▼▼▼
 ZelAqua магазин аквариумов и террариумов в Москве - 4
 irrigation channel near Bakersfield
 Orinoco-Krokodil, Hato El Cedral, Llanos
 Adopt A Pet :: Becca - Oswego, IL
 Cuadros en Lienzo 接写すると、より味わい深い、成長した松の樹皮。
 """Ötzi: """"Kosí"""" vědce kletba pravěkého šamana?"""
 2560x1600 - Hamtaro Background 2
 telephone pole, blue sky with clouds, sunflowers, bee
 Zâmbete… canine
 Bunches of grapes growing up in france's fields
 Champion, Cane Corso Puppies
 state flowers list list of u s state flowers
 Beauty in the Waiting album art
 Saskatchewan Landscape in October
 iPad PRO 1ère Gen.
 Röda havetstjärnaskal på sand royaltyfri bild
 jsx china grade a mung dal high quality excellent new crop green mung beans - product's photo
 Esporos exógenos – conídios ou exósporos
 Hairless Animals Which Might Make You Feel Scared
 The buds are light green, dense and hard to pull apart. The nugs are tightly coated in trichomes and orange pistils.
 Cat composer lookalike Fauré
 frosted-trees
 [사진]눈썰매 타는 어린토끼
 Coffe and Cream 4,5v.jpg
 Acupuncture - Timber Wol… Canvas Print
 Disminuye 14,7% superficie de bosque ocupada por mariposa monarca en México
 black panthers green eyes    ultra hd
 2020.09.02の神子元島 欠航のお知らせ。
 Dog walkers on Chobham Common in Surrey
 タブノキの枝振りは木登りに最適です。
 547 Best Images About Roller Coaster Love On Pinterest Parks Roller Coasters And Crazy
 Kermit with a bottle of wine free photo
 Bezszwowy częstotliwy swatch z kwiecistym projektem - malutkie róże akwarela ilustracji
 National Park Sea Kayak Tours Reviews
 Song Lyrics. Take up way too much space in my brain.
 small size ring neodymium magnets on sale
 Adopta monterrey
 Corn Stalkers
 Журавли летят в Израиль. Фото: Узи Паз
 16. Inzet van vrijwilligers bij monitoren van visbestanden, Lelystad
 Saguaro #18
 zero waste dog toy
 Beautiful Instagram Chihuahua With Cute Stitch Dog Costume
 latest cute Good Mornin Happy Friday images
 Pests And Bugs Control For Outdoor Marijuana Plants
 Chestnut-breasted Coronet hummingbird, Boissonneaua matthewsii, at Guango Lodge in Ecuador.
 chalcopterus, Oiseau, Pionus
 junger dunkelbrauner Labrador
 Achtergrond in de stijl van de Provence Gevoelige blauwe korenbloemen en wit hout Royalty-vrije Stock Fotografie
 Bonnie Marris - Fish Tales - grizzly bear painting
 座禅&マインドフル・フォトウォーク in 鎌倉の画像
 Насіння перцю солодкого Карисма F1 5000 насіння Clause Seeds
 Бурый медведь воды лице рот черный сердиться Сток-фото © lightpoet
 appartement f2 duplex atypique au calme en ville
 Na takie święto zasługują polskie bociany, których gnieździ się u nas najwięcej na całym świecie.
▲▲▲
■ **Task statement**
Which lines above run from the one containing "2020.09.02の神子元島 欠航のお知らせ。" to the one containing "Kermit with a bottle of wine free photo"? Give them again exactly, both ends included.

■ **Result of this exercise**
 2020.09.02の神子元島 欠航のお知らせ。
 Dog walkers on Chobham Common in Surrey
 タブノキの枝振りは木登りに最適です。
 547 Best Images About Roller Coaster Love On Pinterest Parks Roller Coasters And Crazy
 Kermit with a bottle of wine free photo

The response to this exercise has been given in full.